▶ **THE TASK**: Will you extract the entries word for word? Images should not appear in the copy.
>> Begin RECORDS SHOWN
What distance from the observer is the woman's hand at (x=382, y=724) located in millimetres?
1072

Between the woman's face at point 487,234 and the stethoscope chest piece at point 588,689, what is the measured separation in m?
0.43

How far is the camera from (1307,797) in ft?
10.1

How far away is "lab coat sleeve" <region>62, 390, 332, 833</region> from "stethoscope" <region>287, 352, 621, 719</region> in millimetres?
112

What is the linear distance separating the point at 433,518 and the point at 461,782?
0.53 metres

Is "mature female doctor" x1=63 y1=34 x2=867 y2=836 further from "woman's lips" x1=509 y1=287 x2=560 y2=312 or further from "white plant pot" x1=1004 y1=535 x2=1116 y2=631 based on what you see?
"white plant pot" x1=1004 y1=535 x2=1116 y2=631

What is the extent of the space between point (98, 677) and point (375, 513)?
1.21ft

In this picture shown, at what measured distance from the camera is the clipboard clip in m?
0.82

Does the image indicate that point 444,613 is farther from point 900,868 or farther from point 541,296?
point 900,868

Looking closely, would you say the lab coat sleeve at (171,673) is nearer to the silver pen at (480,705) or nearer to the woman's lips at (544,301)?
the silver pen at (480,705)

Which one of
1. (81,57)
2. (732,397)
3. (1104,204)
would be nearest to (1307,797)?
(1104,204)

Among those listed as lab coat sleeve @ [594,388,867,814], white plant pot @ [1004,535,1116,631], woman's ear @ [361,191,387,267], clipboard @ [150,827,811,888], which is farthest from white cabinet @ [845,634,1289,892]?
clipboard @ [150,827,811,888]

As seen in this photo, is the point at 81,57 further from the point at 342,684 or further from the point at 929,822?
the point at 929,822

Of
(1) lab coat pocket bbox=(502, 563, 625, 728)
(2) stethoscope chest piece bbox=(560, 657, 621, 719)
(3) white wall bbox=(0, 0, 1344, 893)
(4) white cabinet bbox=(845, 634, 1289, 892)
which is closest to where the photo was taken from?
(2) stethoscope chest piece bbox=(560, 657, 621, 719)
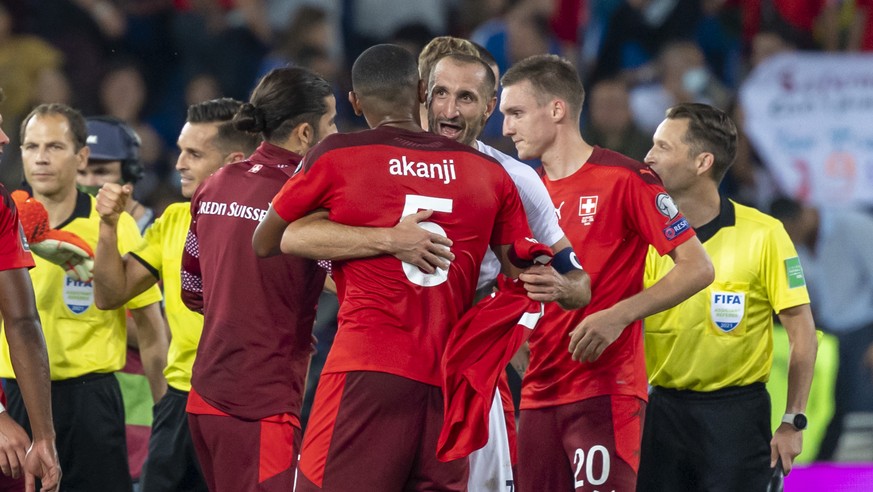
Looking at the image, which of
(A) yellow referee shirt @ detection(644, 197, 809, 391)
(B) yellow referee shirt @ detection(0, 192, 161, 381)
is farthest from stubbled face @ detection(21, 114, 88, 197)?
(A) yellow referee shirt @ detection(644, 197, 809, 391)

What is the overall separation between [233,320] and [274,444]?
1.47 feet

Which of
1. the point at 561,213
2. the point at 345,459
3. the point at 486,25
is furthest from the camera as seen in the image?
the point at 486,25

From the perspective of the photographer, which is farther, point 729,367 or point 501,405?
point 729,367

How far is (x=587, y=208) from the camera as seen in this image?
4984 mm

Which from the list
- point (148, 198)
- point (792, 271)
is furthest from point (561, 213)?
point (148, 198)

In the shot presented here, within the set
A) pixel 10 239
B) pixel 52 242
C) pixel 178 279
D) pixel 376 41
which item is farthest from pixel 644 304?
pixel 376 41

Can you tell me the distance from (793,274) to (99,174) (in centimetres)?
363

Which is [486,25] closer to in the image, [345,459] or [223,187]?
[223,187]

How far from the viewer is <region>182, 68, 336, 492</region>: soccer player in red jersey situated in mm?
4457

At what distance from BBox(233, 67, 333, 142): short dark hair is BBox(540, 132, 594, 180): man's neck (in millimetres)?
989

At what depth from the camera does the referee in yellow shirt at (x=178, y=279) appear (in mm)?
5426

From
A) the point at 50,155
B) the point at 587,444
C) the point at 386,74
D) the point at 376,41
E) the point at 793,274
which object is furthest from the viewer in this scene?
the point at 376,41

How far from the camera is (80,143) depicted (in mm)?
6098

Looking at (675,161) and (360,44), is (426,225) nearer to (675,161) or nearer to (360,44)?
(675,161)
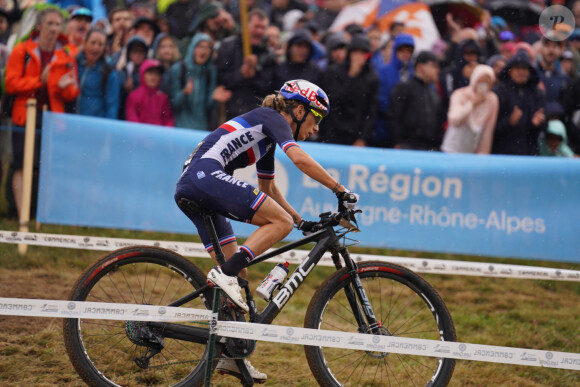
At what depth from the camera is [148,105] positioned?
371 inches

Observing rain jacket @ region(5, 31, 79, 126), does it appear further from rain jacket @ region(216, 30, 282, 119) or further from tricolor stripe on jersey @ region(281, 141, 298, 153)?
tricolor stripe on jersey @ region(281, 141, 298, 153)

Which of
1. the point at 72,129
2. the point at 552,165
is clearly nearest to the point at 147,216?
the point at 72,129

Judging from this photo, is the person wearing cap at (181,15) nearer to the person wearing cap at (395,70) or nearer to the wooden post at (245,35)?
the wooden post at (245,35)

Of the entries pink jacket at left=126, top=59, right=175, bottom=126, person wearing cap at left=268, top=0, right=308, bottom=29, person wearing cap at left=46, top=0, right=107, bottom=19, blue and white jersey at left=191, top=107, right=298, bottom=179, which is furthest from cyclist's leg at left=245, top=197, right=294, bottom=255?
person wearing cap at left=268, top=0, right=308, bottom=29

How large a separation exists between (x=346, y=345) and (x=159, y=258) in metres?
1.46

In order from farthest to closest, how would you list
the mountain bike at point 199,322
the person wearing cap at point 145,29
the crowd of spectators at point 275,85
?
the person wearing cap at point 145,29 → the crowd of spectators at point 275,85 → the mountain bike at point 199,322

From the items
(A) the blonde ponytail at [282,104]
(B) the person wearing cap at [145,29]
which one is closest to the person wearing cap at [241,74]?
(B) the person wearing cap at [145,29]

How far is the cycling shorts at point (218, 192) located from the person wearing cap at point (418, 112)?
5.01 m

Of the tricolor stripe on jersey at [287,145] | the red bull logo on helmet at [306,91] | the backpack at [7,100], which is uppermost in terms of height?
the red bull logo on helmet at [306,91]

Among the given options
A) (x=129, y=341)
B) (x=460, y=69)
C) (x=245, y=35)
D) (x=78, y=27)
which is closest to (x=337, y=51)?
(x=245, y=35)

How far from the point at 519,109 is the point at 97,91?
575 cm

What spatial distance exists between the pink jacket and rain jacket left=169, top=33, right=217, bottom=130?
0.15 meters

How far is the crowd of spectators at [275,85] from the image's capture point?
9305mm

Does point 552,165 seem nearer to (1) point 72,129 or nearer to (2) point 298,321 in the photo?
(2) point 298,321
>> End RECORDS SHOWN
▶ **FINAL RESULT**:
What distance from the observer is the woman's hand at (x=382, y=724) located in millimetres?
1072

Between the woman's face at point 487,234 and the stethoscope chest piece at point 588,689, what is the measured separation in m?
0.43

How far is the camera from (1307,797) in ft?
10.1

How far away is "lab coat sleeve" <region>62, 390, 332, 833</region> from "stethoscope" <region>287, 352, 621, 719</region> in millimetres?
112

What is the linear distance separating the point at 433,518 and the point at 461,782?
0.53 metres

Is "mature female doctor" x1=63 y1=34 x2=867 y2=836 further from "woman's lips" x1=509 y1=287 x2=560 y2=312 or further from "white plant pot" x1=1004 y1=535 x2=1116 y2=631 based on what you see?
"white plant pot" x1=1004 y1=535 x2=1116 y2=631

What is the extent of the space between point (98, 677) and point (375, 513)?
1.21ft

In this picture shown, at what measured distance from the camera is the clipboard clip in m?
0.82

Does the image indicate that point 444,613 is farther from point 900,868 or farther from point 541,296?
point 900,868

Looking closely, would you say the lab coat sleeve at (171,673) is nearer to the silver pen at (480,705) or nearer to the woman's lips at (544,301)?
the silver pen at (480,705)

Which one of
1. (81,57)
2. (732,397)
3. (1104,204)
would be nearest to (1307,797)?
(1104,204)

Among those listed as lab coat sleeve @ [594,388,867,814], white plant pot @ [1004,535,1116,631], woman's ear @ [361,191,387,267], clipboard @ [150,827,811,888], which is farthest from white cabinet @ [845,634,1289,892]?
clipboard @ [150,827,811,888]

As seen in this photo, is the point at 81,57 further from the point at 342,684 or further from the point at 929,822?
the point at 929,822

Of
(1) lab coat pocket bbox=(502, 563, 625, 728)
(2) stethoscope chest piece bbox=(560, 657, 621, 719)
(3) white wall bbox=(0, 0, 1344, 893)
(4) white cabinet bbox=(845, 634, 1289, 892)
which is closest to where the photo was taken from?
(2) stethoscope chest piece bbox=(560, 657, 621, 719)
Looking at the image, which of
(A) yellow referee shirt @ detection(644, 197, 809, 391)
(B) yellow referee shirt @ detection(0, 192, 161, 381)
is farthest from stubbled face @ detection(21, 114, 88, 197)?
(A) yellow referee shirt @ detection(644, 197, 809, 391)

What is the overall separation between [233,320] and [274,444]?
1.47 feet

Which of
1. the point at 561,213
2. the point at 345,459
3. the point at 486,25
is furthest from the camera as seen in the image?
the point at 486,25

From the perspective of the photographer, which is farther, point 729,367 or point 501,405?
point 729,367

How far is (x=587, y=208) from the camera as seen in this image?
4984 mm

Which from the list
- point (148, 198)
- point (792, 271)
is furthest from point (561, 213)?
point (148, 198)

In the shot presented here, within the set
A) pixel 10 239
B) pixel 52 242
C) pixel 178 279
D) pixel 376 41
which item is farthest from pixel 644 304?
pixel 376 41

Can you tell me the distance from (793,274) to (99,174) (in centimetres)?
363

Which is [486,25] closer to in the image, [345,459] or [223,187]?
[223,187]

How far from the viewer is <region>182, 68, 336, 492</region>: soccer player in red jersey situated in mm?
4457

At what distance from BBox(233, 67, 333, 142): short dark hair is BBox(540, 132, 594, 180): man's neck (in millimetres)?
989

At what depth from the camera does the referee in yellow shirt at (x=178, y=279) appear (in mm)?
5426

From
A) the point at 50,155
B) the point at 587,444
C) the point at 386,74
D) the point at 376,41
E) the point at 793,274
which object is furthest from the viewer in this scene?
the point at 376,41

How far from the camera is (80,143) depicted (in mm)?
6098

Looking at (675,161) and (360,44), is (426,225) nearer to (675,161) or nearer to (360,44)?
(675,161)
At what depth from the camera is [148,105] positioned?
371 inches

Observing rain jacket @ region(5, 31, 79, 126), does it appear further from rain jacket @ region(216, 30, 282, 119) or further from tricolor stripe on jersey @ region(281, 141, 298, 153)?
tricolor stripe on jersey @ region(281, 141, 298, 153)

Which of
1. the point at 72,129
2. the point at 552,165
is clearly nearest to the point at 147,216?
the point at 72,129

Judging from this photo, is the person wearing cap at (181,15) nearer to the person wearing cap at (395,70) or nearer to the wooden post at (245,35)?
the wooden post at (245,35)

Of the entries pink jacket at left=126, top=59, right=175, bottom=126, person wearing cap at left=268, top=0, right=308, bottom=29, person wearing cap at left=46, top=0, right=107, bottom=19, blue and white jersey at left=191, top=107, right=298, bottom=179, which is furthest from cyclist's leg at left=245, top=197, right=294, bottom=255?
person wearing cap at left=268, top=0, right=308, bottom=29

How large a separation exists between (x=346, y=345) and (x=159, y=258) in metres?
1.46

In order from farthest to closest, how would you list
the mountain bike at point 199,322
the person wearing cap at point 145,29
the crowd of spectators at point 275,85
?
the person wearing cap at point 145,29 → the crowd of spectators at point 275,85 → the mountain bike at point 199,322

From the items
(A) the blonde ponytail at [282,104]
(B) the person wearing cap at [145,29]
which one is closest to the person wearing cap at [241,74]?
(B) the person wearing cap at [145,29]

How far is the cycling shorts at point (218, 192) located from the person wearing cap at point (418, 112)?
5.01 m

Of the tricolor stripe on jersey at [287,145] | the red bull logo on helmet at [306,91] | the backpack at [7,100], which is uppermost in terms of height?
the red bull logo on helmet at [306,91]

Among the given options
A) (x=129, y=341)
B) (x=460, y=69)
C) (x=245, y=35)
D) (x=78, y=27)
which is closest to (x=337, y=51)?
(x=245, y=35)

How far from the point at 519,109 is the point at 97,91?
575 cm

What spatial distance exists between the pink jacket and rain jacket left=169, top=33, right=217, bottom=130?
0.15 meters

How far is the crowd of spectators at [275,85] from the image's capture point?
9305mm

Does point 552,165 seem nearer to (1) point 72,129 or nearer to (2) point 298,321 in the photo?
(2) point 298,321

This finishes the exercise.